I'd expect these values to be reflected in the response body in the json pact files like

...
"response": {
  "body": {
    "exampleRange": {
      "highest": 100
      "lowest": 0.0
    }
  }
}
...

Actual behaviour

Instead, the example for the float with the specified example value 0 is set to 1.1:

...
"response": {
  "body": {
    "exampleRange": {
      "highest": 100
      "lowest": 1.1
    }
  }
}
...

This is caused by the following implementation in matchers/matcher.go:328:

...
    case reflect.Int, reflect.Int8, reflect.Int16, reflect.Int32, reflect.Int64,
        reflect.Uint, reflect.Uint8, reflect.Uint16, reflect.Uint32, reflect.Uint64:
        if params.number.integer != 0 {
            return Like(params.number.integer)
        }
        return Like(1)
    case reflect.Float32, reflect.Float64:
        if params.number.float != 0 {
            return Like(params.number.float)
        }
        return Like(1.1)
...

Obviously the problem affects floats and ints alike. A simple fix seems to be to return Like(0) as default or return Like(0.0) respectively. However I've just discovered the problem and my knowledge of the pact-go codebase is not deep enough to foresee the consequences of this change, so I didn't create PR yet. Could anybody more experienced comment on this?

Steps to reproduce

Use the interaction builder with a response as specified above and observe the generated pact files response body.

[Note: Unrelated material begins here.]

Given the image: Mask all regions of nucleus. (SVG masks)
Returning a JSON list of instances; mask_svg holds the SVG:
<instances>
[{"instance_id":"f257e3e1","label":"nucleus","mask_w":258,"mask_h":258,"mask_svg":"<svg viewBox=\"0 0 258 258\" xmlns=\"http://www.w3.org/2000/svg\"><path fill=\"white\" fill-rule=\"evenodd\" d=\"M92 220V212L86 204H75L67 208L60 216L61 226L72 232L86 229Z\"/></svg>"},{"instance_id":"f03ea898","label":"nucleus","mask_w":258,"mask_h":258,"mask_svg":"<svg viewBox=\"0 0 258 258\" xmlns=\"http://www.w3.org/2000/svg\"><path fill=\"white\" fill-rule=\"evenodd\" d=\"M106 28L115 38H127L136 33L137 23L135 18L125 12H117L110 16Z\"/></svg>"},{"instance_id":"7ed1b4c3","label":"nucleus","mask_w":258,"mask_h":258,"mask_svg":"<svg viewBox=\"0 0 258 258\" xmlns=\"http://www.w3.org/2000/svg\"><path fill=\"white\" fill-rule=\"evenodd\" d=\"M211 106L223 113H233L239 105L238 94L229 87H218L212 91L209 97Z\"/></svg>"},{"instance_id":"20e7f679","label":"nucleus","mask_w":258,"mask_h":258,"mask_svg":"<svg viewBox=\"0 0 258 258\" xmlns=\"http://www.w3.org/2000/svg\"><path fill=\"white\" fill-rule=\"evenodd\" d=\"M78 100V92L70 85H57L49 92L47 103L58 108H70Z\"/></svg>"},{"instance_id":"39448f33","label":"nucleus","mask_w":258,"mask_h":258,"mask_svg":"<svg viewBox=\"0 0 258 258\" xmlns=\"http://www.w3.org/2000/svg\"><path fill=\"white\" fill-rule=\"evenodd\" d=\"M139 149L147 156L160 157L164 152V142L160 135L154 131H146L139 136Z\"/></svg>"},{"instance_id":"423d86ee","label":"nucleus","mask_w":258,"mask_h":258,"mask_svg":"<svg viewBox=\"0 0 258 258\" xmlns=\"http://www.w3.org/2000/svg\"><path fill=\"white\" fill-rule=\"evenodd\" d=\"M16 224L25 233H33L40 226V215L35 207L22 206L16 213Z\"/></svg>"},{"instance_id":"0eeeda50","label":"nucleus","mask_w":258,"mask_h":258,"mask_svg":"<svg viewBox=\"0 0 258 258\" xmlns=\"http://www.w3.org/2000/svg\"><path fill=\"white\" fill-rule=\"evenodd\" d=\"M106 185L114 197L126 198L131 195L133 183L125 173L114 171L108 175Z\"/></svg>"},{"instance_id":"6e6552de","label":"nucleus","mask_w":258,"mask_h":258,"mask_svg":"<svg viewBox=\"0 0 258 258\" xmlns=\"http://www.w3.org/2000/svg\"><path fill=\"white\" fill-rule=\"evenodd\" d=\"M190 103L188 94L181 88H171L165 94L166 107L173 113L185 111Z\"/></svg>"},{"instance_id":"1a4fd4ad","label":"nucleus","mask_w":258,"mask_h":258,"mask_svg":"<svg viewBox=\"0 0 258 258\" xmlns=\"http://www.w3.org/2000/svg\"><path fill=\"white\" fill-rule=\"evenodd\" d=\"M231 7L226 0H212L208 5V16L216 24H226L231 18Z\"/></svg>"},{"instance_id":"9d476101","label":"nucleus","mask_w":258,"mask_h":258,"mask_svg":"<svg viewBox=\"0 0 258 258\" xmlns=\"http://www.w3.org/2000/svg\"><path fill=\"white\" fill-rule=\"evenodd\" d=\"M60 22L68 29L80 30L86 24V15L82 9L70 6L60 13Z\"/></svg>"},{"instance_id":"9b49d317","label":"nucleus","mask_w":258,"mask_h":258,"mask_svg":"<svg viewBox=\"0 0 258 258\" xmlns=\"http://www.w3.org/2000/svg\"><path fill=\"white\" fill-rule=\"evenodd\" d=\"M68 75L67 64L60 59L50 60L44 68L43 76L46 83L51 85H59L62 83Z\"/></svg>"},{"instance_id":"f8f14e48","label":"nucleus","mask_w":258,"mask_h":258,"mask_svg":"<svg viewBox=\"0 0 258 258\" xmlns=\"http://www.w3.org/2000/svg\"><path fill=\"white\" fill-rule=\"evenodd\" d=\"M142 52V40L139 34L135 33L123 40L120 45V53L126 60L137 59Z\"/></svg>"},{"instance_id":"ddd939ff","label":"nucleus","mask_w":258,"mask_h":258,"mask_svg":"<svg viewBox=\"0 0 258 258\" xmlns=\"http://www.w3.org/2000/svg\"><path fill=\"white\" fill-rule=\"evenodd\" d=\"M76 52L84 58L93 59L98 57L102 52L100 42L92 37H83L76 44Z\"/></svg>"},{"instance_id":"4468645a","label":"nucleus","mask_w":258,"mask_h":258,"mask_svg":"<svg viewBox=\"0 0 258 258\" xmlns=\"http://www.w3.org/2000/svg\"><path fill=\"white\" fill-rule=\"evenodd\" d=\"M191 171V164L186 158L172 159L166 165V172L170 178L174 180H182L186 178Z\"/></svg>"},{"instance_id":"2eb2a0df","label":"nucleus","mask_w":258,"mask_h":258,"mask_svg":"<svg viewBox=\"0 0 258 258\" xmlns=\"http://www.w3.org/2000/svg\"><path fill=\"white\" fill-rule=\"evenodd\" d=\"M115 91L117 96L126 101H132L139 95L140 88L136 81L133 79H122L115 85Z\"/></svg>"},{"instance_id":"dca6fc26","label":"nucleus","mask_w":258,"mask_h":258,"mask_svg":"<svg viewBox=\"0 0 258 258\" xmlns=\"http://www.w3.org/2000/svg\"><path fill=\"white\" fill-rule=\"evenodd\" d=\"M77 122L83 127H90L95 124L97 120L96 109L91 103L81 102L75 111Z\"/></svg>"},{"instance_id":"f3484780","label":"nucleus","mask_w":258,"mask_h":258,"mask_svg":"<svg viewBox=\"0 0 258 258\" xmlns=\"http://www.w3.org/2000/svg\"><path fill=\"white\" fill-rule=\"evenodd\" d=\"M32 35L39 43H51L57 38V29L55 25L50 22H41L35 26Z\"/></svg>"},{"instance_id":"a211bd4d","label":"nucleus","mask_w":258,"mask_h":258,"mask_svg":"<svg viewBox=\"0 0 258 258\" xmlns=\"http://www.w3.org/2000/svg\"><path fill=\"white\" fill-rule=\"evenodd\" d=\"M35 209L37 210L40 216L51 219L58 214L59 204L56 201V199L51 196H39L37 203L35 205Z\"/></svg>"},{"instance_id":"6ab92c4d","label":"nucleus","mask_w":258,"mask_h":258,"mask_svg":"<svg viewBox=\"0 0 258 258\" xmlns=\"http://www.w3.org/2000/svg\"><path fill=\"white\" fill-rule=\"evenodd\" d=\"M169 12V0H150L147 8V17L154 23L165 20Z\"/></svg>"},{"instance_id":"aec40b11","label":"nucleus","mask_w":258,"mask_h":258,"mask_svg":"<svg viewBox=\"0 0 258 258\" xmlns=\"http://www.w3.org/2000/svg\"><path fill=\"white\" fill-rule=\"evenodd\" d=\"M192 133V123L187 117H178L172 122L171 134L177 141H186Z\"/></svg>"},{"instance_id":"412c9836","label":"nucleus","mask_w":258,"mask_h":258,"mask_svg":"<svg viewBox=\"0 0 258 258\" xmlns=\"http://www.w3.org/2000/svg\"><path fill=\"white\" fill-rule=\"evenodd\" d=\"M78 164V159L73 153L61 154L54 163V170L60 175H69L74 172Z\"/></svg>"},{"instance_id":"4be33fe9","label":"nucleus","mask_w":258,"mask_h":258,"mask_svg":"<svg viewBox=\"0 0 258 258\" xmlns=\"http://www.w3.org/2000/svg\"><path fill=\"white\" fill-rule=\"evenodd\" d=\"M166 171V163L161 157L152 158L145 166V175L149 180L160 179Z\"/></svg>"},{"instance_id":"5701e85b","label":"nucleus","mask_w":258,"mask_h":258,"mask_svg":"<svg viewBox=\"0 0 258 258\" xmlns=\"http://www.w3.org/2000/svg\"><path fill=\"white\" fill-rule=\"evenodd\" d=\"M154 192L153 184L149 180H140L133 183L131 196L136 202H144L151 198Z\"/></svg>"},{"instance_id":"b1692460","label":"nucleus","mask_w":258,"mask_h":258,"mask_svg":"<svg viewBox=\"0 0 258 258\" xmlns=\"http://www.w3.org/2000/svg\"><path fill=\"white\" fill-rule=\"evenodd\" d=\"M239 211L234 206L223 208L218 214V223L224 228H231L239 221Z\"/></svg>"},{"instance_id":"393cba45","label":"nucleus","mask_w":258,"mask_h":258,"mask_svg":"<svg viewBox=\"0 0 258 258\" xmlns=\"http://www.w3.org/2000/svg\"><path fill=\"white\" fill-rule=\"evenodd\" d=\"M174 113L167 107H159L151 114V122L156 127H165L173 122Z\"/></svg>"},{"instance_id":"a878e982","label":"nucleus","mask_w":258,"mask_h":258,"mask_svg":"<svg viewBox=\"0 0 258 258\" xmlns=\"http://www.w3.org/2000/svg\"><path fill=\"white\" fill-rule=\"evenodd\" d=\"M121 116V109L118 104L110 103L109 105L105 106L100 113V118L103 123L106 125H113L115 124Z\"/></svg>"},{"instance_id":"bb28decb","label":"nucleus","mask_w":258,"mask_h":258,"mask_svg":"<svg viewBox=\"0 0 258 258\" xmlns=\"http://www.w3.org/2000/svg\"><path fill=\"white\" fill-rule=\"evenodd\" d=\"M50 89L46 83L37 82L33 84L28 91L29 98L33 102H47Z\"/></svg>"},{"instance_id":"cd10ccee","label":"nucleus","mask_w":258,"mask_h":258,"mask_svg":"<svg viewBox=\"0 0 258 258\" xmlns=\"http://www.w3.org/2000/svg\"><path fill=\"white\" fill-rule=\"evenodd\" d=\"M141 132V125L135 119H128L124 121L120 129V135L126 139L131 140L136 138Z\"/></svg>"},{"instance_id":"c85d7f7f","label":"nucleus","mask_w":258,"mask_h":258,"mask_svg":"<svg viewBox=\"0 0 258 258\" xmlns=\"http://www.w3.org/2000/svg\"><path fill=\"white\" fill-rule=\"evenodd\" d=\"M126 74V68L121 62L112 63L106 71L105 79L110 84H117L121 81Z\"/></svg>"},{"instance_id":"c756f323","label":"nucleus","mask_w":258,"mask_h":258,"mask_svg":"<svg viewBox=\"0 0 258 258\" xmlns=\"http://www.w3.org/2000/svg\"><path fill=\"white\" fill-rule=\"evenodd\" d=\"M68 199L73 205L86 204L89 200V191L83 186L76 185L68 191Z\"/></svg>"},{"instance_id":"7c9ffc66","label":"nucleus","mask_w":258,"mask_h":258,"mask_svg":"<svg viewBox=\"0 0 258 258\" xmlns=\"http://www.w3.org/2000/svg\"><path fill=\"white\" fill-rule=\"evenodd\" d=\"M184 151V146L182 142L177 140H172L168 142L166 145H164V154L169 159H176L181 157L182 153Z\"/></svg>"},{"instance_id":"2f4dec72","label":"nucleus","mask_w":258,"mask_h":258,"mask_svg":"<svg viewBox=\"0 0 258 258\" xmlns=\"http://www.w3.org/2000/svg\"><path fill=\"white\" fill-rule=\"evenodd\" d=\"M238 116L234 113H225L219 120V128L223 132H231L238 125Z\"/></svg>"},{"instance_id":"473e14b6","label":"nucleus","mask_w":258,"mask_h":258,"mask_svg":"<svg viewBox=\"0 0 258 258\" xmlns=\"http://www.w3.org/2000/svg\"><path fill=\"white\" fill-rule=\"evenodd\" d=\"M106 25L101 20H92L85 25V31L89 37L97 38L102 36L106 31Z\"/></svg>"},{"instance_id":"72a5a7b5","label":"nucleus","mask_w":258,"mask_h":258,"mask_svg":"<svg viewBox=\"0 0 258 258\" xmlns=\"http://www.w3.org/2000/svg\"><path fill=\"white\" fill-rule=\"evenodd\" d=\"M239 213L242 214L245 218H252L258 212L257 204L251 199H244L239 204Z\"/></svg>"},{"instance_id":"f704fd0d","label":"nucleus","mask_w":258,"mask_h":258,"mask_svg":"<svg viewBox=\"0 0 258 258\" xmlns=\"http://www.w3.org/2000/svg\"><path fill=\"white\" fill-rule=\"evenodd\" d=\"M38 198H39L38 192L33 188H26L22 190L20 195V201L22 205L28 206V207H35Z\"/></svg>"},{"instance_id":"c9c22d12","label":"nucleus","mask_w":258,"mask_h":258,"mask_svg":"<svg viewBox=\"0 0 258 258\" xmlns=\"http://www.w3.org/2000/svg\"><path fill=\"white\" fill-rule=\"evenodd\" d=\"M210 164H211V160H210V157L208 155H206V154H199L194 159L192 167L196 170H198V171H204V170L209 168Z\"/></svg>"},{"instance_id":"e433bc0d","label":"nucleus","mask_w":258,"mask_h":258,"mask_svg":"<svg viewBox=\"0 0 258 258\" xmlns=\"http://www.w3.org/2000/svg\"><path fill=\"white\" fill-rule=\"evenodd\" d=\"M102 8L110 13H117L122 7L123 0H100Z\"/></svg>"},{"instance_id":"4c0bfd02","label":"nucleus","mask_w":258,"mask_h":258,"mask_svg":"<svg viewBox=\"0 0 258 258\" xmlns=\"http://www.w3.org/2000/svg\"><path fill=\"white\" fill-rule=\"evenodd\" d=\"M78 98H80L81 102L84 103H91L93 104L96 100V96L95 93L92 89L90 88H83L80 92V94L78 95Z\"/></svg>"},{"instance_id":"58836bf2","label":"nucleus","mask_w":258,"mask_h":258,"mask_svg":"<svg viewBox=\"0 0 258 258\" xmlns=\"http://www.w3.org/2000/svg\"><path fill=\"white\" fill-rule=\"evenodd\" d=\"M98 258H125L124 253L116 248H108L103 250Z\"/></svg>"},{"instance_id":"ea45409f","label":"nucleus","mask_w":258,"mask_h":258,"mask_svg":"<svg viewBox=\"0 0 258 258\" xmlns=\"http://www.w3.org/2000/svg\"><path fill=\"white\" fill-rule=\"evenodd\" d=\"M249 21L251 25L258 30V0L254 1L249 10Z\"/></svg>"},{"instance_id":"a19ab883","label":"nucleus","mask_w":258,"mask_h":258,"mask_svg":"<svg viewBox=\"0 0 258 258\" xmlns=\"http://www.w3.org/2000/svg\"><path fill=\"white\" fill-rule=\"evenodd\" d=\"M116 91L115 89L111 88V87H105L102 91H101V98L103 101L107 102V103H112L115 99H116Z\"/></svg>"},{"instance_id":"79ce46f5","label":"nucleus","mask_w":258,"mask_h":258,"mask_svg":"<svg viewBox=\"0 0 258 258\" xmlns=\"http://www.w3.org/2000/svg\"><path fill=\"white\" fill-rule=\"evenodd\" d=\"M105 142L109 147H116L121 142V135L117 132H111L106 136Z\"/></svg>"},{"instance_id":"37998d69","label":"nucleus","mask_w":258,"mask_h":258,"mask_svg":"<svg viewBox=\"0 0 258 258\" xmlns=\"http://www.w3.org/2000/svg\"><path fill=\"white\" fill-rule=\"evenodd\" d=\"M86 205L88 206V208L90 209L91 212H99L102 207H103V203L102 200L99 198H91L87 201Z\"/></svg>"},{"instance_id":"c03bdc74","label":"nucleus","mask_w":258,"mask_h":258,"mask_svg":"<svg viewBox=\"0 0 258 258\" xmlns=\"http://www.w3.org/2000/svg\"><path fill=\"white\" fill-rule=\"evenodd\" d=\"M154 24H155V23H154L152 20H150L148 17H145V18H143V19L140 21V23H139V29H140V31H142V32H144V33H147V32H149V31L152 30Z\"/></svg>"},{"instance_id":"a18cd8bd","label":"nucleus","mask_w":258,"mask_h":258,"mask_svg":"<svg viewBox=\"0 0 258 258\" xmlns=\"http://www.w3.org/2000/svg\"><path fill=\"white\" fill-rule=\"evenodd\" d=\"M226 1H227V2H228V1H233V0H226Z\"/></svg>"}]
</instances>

mefellows commented 2 weeks ago

Yeah I can't see why we need to even check the value is 0 in the int-like cases. In the case of a floating point number, 0.0 when sent over the wire (i.e. as JSON) is implementation dependent and may get sent as 0 - so we defer to a non-zero number there to preserve the floating point.

I'm open to a PR that allows zero though because ultimately, the user can just update the test to a different number should the downscaling occur.